From the kids' point of view, it is anthropological research: The basic aim is to examine every single toy/stuffed animal/costume/game/snack the host family may own. In the course of their investigations, the kids will pretend they were raised in caves and have never seen these objects before. Accordingly, the cavekid will thoroughly empty out every single shelf and drawer, making a huge pile in the center of their bedroom, and whoop and dance about it.
The ensuing chaos is very pleasing to the pack of wild cubs. Sometimes they also climb on the pile (which is safely cushioned by all their bedding and stuffed animals) or sit in a circle around it shouting, "Bonfire! Bonfire!" (It has seriously crossed my mind that burning the stuff may be preferable to re-sorting all the puzzle pieces.)
More often the younger kids will spend the time trying to snatch oddly desirable plastic bits and bobs of broken or lost toys from each other. The one with the most bits is generally the one who cries the least. Generally.
Then one must offer refreshments to the pack. At first, silly me, I had tried to sit them down to a proper meal. Inevitably, the visitor doesn't eat anything with (choose one or all) milk, wheat, peanuts, real food... So I have given in and adopted this country's ways: an individual baggy of "whatever." It can be anything from cucumbers to Bamba; the important thing is the baggy.
Initially I would try to rein-in the madhouse. Now I've decided that it's better to be on damage-control duty and merely pass the time with the visiting mother while the kids rip our house apart.
"Love the kid, love his mother," seems to be the theme of this stage of social development. Which can lead to new friends - or really sticky situations. I don't like my children to be in smoky environments. So what do you do if your kid's new best-friend lives in a house of smokers? Invite him over, of course.
AS WE approached our first non-family birthday party, Ya'ir anticipated all the junk food, and I foresaw several hours of boredom. Entering, we saw the select few preschoolers, most of whom I recognized (good mother points). In a fit of inspiration I told Ya'ir to give the present to Liyah. He looked up at me with his brown doe eyes and innocently asked, "Which one?"
"The one whose birthday it is, silly billy," I told him, dismayed there were at least two such girls I had overlooked (points retracted).

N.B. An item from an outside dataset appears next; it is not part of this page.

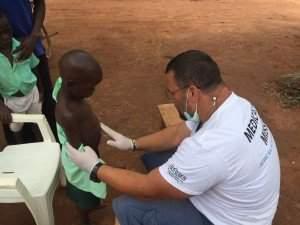 Peter and Hungarian doctors in Kapeke, Uganda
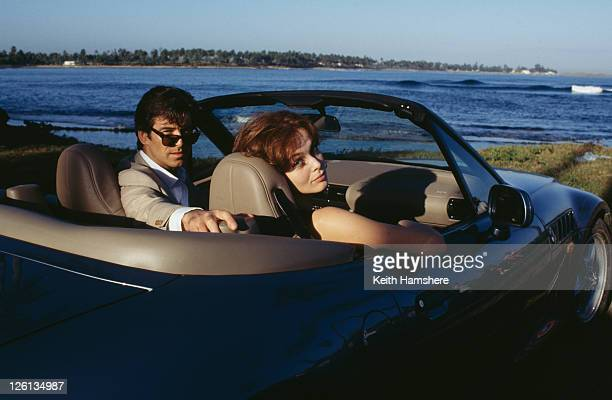 Polish actress Izabella Scorupco films a scene with Irish actor Pierce Brosnan and a BMW Z3 in Puerto Rico for the James Bond film 'GoldenEye' 1995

It was a small family party, with chairs set up in two narrow rows on either side of the hallway for the chaperons. We few mothers and fathers were the definition of wall flowers: The mothers made small talk among ourselves while the fathers sat morosely in silence.
The whole apartment was awash in pink Disney princesses. The grand finale was the very pink birthday cake in the shape of a castle, complete with little decorative princess dolls, all quickly defiled when Liyah's over-exuberant father shot a glitter-filled party cracker with less than perfect aim. (If looks could kill, her mother would have been a murderer.)
One mother lamented she could never compete and I suggested we start a new social party: Mothers For Simple Cakes (MFSC). Our slogan would be, "Chocolate cake with sprinkles is good enough for me."
It was a surreal experience, almost like watching a play about a birthday party while the actors, played by Liyah's family and friends, had a very messy ball. There was even an amazing stage crew team of grandmothers in charge of maintenance and refreshments. Near the end of the party, they literally washed the couches and swept under our feet. (I guess that's Israeli for "Ahem, if you would be so kind, the party has now concluded.")
We have another preschool birthday party in a couple of weeks. But this one I'm looking forward to: The mother is also one of the founding members of MFSC and has pledged not to have matching plates and napkins.
The writer is the mother of two-year-old twins and a big boy approaching four.